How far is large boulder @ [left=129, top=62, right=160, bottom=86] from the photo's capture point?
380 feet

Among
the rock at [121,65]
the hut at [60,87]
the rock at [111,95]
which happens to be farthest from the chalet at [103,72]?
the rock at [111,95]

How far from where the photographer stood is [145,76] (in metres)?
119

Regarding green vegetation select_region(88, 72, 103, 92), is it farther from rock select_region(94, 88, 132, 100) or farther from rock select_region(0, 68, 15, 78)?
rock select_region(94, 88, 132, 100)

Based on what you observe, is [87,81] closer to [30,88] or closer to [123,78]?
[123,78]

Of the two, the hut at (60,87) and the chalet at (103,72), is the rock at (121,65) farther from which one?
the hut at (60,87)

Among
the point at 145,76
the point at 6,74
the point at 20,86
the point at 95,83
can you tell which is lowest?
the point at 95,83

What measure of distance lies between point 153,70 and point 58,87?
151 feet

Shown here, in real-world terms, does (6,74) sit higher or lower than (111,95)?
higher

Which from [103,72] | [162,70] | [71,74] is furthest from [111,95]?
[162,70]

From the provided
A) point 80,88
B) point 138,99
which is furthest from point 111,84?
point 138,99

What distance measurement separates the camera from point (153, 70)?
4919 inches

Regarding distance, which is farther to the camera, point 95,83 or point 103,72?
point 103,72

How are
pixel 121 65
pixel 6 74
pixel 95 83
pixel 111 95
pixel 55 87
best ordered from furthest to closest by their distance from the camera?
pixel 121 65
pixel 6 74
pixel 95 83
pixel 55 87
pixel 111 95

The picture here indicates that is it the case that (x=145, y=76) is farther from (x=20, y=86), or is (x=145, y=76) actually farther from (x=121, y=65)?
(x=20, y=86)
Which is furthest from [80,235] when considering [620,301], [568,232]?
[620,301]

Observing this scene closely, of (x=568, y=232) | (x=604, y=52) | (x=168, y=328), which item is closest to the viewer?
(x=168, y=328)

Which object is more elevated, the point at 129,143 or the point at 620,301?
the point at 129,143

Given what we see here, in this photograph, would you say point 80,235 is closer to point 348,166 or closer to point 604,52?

■ **Task**: Each entry above needs to be retyped exactly.

■ **Solution to this exercise**:
How far is large boulder @ [left=129, top=62, right=160, bottom=86] from the photo's capture point?
380 feet

Among
the rock at [121,65]
the hut at [60,87]
the rock at [111,95]
which happens to be farthest from the chalet at [103,72]?
the rock at [111,95]

How far from where the photographer stood is [145,76] (in metres)?
119

Regarding green vegetation select_region(88, 72, 103, 92), is it farther from rock select_region(94, 88, 132, 100) or farther from rock select_region(0, 68, 15, 78)?
rock select_region(94, 88, 132, 100)

Based on what you observe, is [87,81] closer to [30,88] or closer to [123,78]?
[123,78]

Of the two, the hut at (60,87) and the chalet at (103,72), is the rock at (121,65) farther from which one?
the hut at (60,87)

Among
the point at 145,76
the point at 6,74
the point at 20,86
the point at 95,83
can you tell which is lowest?
the point at 95,83

What measure of distance lies between point 153,70 and point 58,87?
151 feet

Shown here, in real-world terms, does (6,74) sit higher or lower than (111,95)?
higher

Which from [103,72] | [162,70] | [71,74] is furthest from [111,95]?
[162,70]

From the provided
A) point 80,88
B) point 138,99
which is furthest from point 111,84?
point 138,99

What distance measurement separates the camera from point (153, 70)?
4919 inches

Regarding distance, which is farther to the camera, point 95,83 or point 103,72?
point 103,72

How are
pixel 121 65
pixel 6 74
pixel 95 83
pixel 111 95
pixel 55 87
best ordered from furthest to closest by their distance from the camera?
pixel 121 65
pixel 6 74
pixel 95 83
pixel 55 87
pixel 111 95

The picture here indicates that is it the case that (x=145, y=76) is farther from (x=20, y=86), or is (x=145, y=76) actually farther from (x=121, y=65)?
(x=20, y=86)
Which is furthest from [80,235] when considering [620,301], [568,232]?
[620,301]

Observing this scene closely, of (x=568, y=232) | (x=604, y=52) | (x=168, y=328), which item is closest to the viewer?
(x=168, y=328)

Which object is more elevated, the point at 129,143 or the point at 620,301?
the point at 129,143

Given what we see here, in this photograph, would you say point 80,235 is closer to point 348,166 or closer to point 604,52?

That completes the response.